A study was conducted to evaluate the percentage of activity of the anti-PKa antibody produced after the administration of rAAV8 containing anti-PKa IgG LALA heavy and light chain sequences. For these studies, mice were injected with 1e10 vg and 1e11 vg doses of rAAV anti-PKa IgG LALA vector, and then the presence of active anti-PKa IgG LALA was evaluated 2 weeks after administration of the rAAV vector and 4 weeks later. As a negative control for these studies, samples from non-immunized mice (time zero, "n/a" in Figure 8) were evaluated for the presence of active anti-PKA IgG LALA. As a positive control for these studies, samples from mice immunized with purified anti-PKa IgG LALA were evaluated 2 hours after injection of purified anti-PKa IgG. The results of these studies are presented in Figure 8.

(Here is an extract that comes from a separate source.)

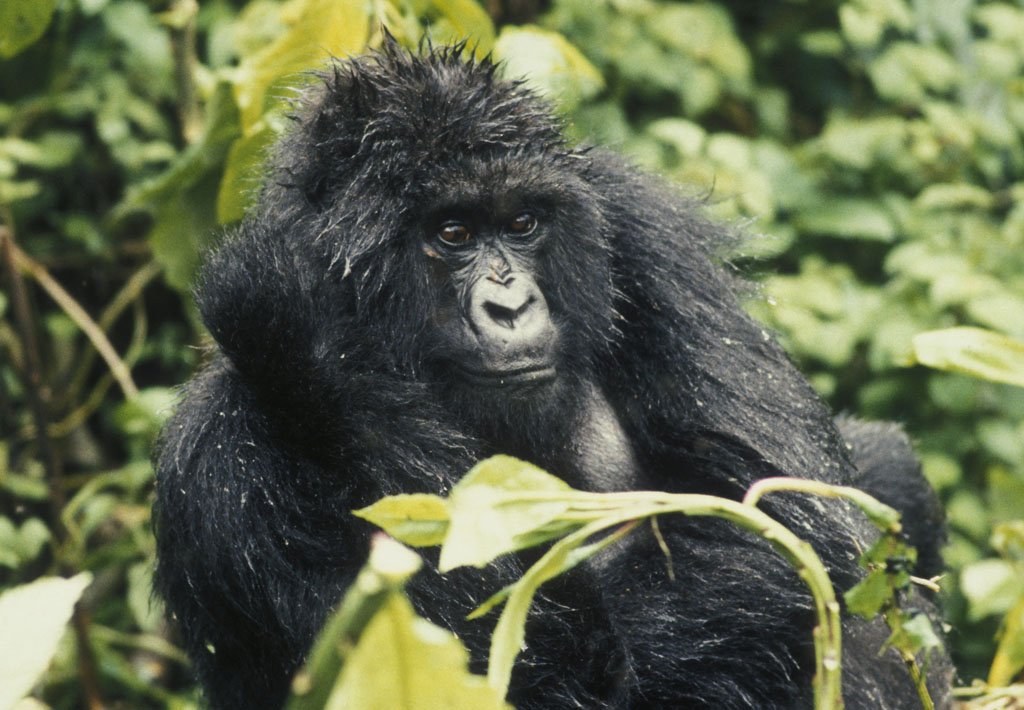 Bergsgorilla I Rwanda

The results showed that administration of rAAV containing anti-PKa IgG LALA heavy chain and light chain sequences resulted in continuous production of active anti-PKa IgG LALA throughout the time points evaluated (2 weeks and 4 weeks). Surprisingly, the rAAV antibody produced by the liver has the same percentage of activity relative to the purified protein delivered by IV. This study demonstrates the feasibility of using rAAV containing anti-PKa IgG LALA heavy and light chain sequences to obtain sustained performance of active anti-PKa IgG LALA after a single administration of rAAV. Example 6 : LC-MS analysis of intact and processed antibodies

This study compares the mass spectra of two anti-PKa antibodies: 1) purified or standard anti-PKa antibodies, and 2) anti-PKa antibodies produced in rAAV8-treated mouse plasma samples. Compare the mass spectra of the two antibodies under the following four conditions: 1) When both anti-PKa antibodies are intact, that is, when the antibodies are in mouse plasma; 2) When using dithiothreitol (DTT) When the two anti-PKa antibodies are reduced; 3) when the two anti-PKa antibodies are deglycosylated; and 4) when the two anti-PKa antibodies are deglycosylated and reduced. To compare the two anti-PKa antibodies in intact form, the purified anti-PKa antibody was added to blank mouse plasma, and then it was compared with the anti-PKa antibody in rAAV8-treated mouse plasma samples.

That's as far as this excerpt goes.